导入NNI, 修改代码来从 NNI 获取超参,并返回 NNI 最终结果。
比较重点代码如下:
从Tuner获得参数值
RECEIVED_PARAMS = nni.get_next_parameter()
定期返回指标数据(可选)
nni.report_intermediate_result(metrics)
返回配置的最终性能,如精度、loss等
nni.report_final_result(metrics)
启动

nnictl create --config ./config.yml

其他命令

  1. nnictl experiment show show the information of experiments
  2. nnictl trial ls list all of trial jobs
  3. nnictl top monitor the status of running experiments
  4. nnictl log stderr show stderr log content
  5. nnictl log stdout show stdout log content
  6. nnictl stop stop an experiment
  7. nnictl trial kill kill a trial job by id
  8. nnictl --help get help information about nnictl

完整代码

import os
import argparse
import logging
import nni
import torch
import torch.nn as nn
import torch.nn.functional as F
import torch.optim as optim
from nni.utils import merge_parameter
from torchvision import datasets, transforms

logger = logging.getLogger('mnist_AutoML')


class Net(nn.Module):
    def __init__(self, hidden_size):
        super(Net, self).__init__()
        self.conv1 = nn.Conv2d(1, 20, 5, 1)
        self.conv2 = nn.Conv2d(20, 50, 5, 1)
        self.fc1 = nn.Linear(4*4*50, hidden_size)
        self.fc2 = nn.Linear(hidden_size, 10)

    def forward(self, x):
        x = F.relu(self.conv1(x))
        x = F.max_pool2d(x, 2, 2)
        x = F.relu(self.conv2(x))
        x = F.max_pool2d(x, 2, 2)
        x = x.view(-1, 4*4*50)
        x = F.relu(self.fc1(x))
        x = self.fc2(x)
        return F.log_softmax(x, dim=1)


def train(args, model, device, train_loader, optimizer, epoch):
    model.train()
    for batch_idx, (data, target) in enumerate(train_loader):
        if (args['batch_num'] is not None) and batch_idx >= args['batch_num']:
            break
        data, target = data.to(device), target.to(device)
        optimizer.zero_grad()
        output = model(data)
        loss = F.nll_loss(output, target)
        loss.backward()
        optimizer.step()
        if batch_idx % args['log_interval'] == 0:
            logger.info('Train Epoch: {} [{}/{} ({:.0f}%)]\tLoss: {:.6f}'.format(
                epoch, batch_idx * len(data), len(train_loader.dataset),
                100. * batch_idx / len(train_loader), loss.item()))


def test(args, model, device, test_loader):
    model.eval()
    test_loss = 0
    correct = 0
    with torch.no_grad():
        for data, target in test_loader:
            data, target = data.to(device), target.to(device)
            output = model(data)
            # sum up batch loss
            test_loss += F.nll_loss(output, target, reduction='sum').item()
            # get the index of the max log-probability
            pred = output.argmax(dim=1, keepdim=True)
            correct += pred.eq(target.view_as(pred)).sum().item()

    test_loss /= len(test_loader.dataset)

    accuracy = 100. * correct / len(test_loader.dataset)
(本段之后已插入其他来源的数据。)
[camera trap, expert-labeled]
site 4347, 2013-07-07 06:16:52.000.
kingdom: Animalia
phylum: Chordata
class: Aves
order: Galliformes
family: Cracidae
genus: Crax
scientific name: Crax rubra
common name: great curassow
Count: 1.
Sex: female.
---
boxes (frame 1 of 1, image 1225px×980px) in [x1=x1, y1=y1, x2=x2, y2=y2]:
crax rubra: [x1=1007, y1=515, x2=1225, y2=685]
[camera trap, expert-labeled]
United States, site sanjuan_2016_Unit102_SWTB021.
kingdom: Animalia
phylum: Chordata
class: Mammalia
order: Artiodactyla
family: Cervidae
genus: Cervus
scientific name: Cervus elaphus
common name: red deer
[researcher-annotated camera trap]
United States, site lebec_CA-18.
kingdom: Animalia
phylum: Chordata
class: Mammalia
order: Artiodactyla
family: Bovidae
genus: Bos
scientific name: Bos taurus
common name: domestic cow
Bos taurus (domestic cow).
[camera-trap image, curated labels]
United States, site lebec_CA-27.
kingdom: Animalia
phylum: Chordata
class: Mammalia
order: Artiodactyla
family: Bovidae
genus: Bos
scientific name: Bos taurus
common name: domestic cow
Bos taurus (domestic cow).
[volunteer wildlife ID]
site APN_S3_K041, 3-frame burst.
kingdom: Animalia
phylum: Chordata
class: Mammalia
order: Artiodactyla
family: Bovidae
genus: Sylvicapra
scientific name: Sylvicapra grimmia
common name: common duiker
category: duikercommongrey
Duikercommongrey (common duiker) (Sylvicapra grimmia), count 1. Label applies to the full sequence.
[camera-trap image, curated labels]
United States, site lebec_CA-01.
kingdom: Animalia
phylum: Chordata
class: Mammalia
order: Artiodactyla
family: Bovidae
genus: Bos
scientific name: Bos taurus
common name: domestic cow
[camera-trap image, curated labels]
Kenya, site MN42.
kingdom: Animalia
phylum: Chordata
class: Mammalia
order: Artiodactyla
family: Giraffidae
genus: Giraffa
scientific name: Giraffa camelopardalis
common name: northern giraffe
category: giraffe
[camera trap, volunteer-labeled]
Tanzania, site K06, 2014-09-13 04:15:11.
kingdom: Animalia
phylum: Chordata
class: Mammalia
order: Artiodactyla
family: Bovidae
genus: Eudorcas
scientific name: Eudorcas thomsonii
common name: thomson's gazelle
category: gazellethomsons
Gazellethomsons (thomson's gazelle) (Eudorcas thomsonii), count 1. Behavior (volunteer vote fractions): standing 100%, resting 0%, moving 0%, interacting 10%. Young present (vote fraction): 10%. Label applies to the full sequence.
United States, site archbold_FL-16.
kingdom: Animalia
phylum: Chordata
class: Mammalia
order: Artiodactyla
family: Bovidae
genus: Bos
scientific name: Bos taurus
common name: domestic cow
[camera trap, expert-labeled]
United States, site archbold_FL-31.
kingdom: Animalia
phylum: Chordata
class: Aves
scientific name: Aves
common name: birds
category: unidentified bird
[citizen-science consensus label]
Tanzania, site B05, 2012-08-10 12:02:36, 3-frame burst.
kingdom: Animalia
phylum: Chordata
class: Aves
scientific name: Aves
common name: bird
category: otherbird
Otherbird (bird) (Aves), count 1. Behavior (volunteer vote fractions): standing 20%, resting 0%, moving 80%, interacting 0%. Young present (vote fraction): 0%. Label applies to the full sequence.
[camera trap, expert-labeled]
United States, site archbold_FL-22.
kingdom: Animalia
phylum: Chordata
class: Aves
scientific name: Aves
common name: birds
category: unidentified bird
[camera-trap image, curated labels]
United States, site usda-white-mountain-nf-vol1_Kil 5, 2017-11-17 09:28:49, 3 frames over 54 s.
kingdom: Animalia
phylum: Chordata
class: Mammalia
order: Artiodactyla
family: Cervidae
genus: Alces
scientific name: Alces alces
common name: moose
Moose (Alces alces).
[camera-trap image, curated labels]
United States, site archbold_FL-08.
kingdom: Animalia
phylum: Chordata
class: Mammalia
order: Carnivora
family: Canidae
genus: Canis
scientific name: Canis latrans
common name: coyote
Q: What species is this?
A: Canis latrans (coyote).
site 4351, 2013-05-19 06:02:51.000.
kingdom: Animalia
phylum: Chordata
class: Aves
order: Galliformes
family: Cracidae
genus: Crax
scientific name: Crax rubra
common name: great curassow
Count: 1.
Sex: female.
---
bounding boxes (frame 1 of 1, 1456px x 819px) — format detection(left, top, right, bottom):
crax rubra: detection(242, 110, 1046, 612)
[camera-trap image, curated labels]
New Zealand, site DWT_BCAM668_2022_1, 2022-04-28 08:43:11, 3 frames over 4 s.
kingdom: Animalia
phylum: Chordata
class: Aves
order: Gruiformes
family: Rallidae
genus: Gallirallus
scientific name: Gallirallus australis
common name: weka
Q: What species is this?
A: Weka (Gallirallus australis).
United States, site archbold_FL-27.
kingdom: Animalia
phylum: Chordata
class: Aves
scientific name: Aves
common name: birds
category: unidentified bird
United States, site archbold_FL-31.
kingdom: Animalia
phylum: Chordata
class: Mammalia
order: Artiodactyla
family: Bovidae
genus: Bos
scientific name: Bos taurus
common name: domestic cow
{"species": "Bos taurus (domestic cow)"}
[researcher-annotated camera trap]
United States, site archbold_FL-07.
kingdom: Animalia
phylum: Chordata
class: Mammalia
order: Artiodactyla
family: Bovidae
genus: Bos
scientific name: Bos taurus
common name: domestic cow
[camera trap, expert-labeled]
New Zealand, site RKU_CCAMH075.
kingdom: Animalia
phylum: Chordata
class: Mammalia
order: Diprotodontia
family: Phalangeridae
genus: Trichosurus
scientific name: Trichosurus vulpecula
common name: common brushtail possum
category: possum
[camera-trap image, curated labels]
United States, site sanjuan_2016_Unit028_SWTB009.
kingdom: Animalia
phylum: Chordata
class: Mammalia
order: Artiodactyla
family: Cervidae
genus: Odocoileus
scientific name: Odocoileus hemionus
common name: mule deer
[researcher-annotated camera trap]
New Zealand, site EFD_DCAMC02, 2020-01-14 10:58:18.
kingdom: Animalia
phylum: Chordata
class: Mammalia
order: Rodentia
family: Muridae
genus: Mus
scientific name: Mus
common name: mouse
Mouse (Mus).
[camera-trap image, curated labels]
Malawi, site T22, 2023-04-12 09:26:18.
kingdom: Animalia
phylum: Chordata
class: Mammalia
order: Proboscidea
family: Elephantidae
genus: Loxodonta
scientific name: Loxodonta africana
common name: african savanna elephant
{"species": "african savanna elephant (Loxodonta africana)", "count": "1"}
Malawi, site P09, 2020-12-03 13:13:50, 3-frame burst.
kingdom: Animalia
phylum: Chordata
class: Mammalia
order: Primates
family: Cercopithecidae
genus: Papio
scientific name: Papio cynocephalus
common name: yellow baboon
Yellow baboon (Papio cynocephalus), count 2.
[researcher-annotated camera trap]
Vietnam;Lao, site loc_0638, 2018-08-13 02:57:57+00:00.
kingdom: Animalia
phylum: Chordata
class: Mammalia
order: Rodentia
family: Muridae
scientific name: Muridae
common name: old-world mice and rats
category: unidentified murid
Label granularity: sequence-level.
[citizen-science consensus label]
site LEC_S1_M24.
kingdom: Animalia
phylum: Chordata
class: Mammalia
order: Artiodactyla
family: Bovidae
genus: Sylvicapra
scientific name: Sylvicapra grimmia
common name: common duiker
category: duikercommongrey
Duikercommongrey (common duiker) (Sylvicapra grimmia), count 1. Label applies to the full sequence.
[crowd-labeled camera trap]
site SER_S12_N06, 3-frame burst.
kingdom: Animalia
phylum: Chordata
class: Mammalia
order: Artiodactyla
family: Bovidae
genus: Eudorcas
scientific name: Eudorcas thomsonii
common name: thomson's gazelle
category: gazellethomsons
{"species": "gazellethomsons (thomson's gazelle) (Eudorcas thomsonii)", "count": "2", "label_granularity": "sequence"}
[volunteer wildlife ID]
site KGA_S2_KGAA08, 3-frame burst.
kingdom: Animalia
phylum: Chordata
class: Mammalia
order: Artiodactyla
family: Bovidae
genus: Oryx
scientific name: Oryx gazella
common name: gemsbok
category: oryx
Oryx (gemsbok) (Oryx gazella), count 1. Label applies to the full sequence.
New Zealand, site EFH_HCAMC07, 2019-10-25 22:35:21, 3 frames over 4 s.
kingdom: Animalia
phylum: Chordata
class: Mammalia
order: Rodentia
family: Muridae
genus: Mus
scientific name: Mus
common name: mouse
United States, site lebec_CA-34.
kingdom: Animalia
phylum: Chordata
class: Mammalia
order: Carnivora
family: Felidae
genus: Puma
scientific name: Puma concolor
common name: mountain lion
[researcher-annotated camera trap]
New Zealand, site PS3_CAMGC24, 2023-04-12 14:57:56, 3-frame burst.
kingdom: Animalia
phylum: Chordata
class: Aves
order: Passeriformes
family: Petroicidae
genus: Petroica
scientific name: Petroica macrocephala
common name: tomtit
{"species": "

    logger.info('\nTest set: Average loss: {:.4f}, Accuracy: {}/{} ({:.0f}%)\n'.format(
        test_loss, correct, len(test_loader.dataset), accuracy))

    return accuracy


def main(args):
    use_cuda = not args['no_cuda'] and torch.cuda.is_available()

    torch.manual_seed(args['seed'])

    device = torch.device("cuda" if use_cuda else "cpu")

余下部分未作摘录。